Kidney rightfully basked in his side's success, asking, "What do we have, 100 professional players? And we have managed to come away with a Grand Slam. It's unbelievable isn't it? Maybe I won't pinch myself because then I'll wake up. But it's a special time. Hopefully we've made Ireland proud of us."
Fly-half Ronan O'Gara has also revealed Ireland began plotting their path to the Grand Slam immediately after dispatching France in their Six Nations opener.
In public, the Irish camp steadfastly refused to look any further than the next match and were reluctant to discuss the clean sweep even during the build-up to Saturday's gripping victory over Wales. But O'Gara admits the greatest prize in European rugby was thrust on to the agenda as soon as they had edged France 30-21 - their first win over Les Bleus since 2003.
"I remember being in a huddle before the Italy game and I told us to go on and win the Grand Slam," said the Munster fly-half. "We started talking about it after the France game. We hadn't beaten them for six years so we knew this was a good opportunity. Once they were out of the way, the boys felt confident.
"We knew it would be tough in Cardiff but the boys were a little bit surprised at how little Wales played. Maybe in Ireland people thought the Munster players didn't commit as much to the Irish jersey as they did to the Munster jersey - but I'm so happy that's gone now," said O'Gara. "The Wales game meant everything - and it's one of the best, if not the best, moment in my career.

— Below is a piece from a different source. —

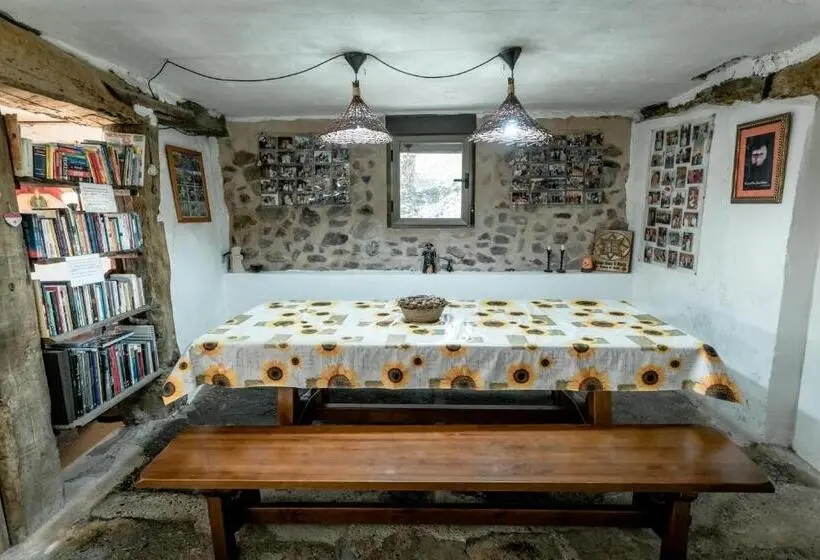 Retkeilymaja Refugio Peregrinos Acacio & Orietta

"The fellas in this team have massive mental belief in themselves. People go on about skill and physicality but that victory was about mental belief. We were 6-0 down at half-time and under pressure but we tore into them in the second half.

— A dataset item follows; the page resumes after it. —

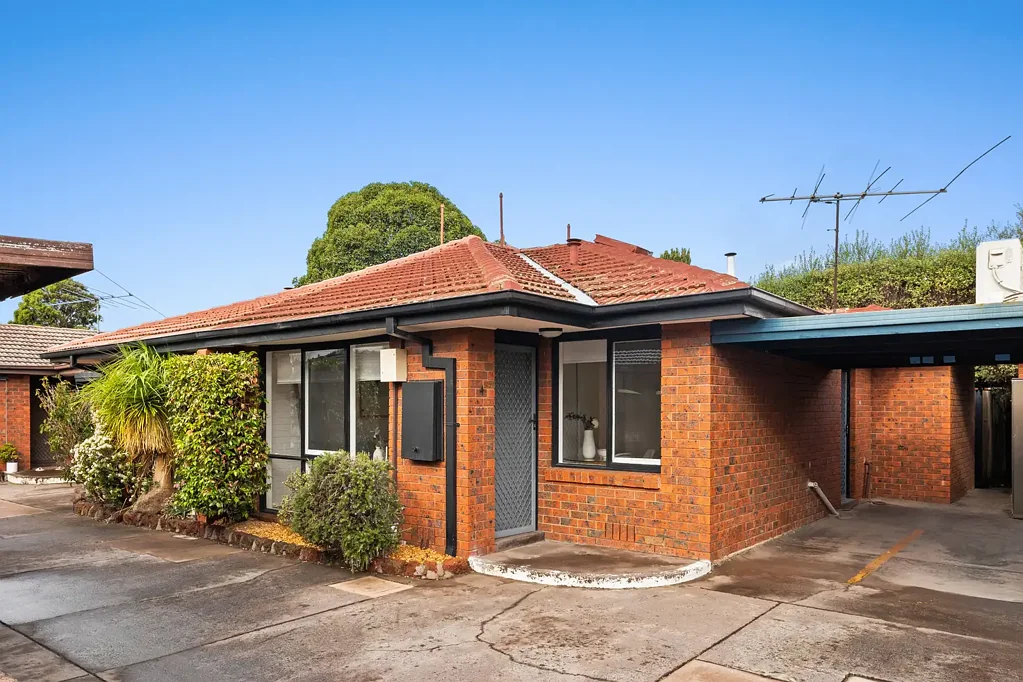 Mordialloc 2 Slaapkamer North Sun, Surprising Serenity & a Central Spot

"It was a refusal to lose. Fellas wouldn't have come off the pitch until they'd won."
Head coach Declan Kidney, overseeing his first Six Nations, has stated throughout the championship he was surprised by the players' initial lack of self-belief. But clear-the-air talks over Christmas helped drag Ireland out of a difficult 18 months.
"It took time. But the important thing is to have an open forum to discuss your beliefs and that happened," said O'Gara. "There were a lot of honest and open meetings before Christmas.
"Once we left that camp, fellas began to realise this was a team that was going places. There was a time when we couldn't even pass the ball along the backline.
"There was something wrong there and that needed to be addressed. Declan's massive input is to create a happy environment and get the players to believe in themselves."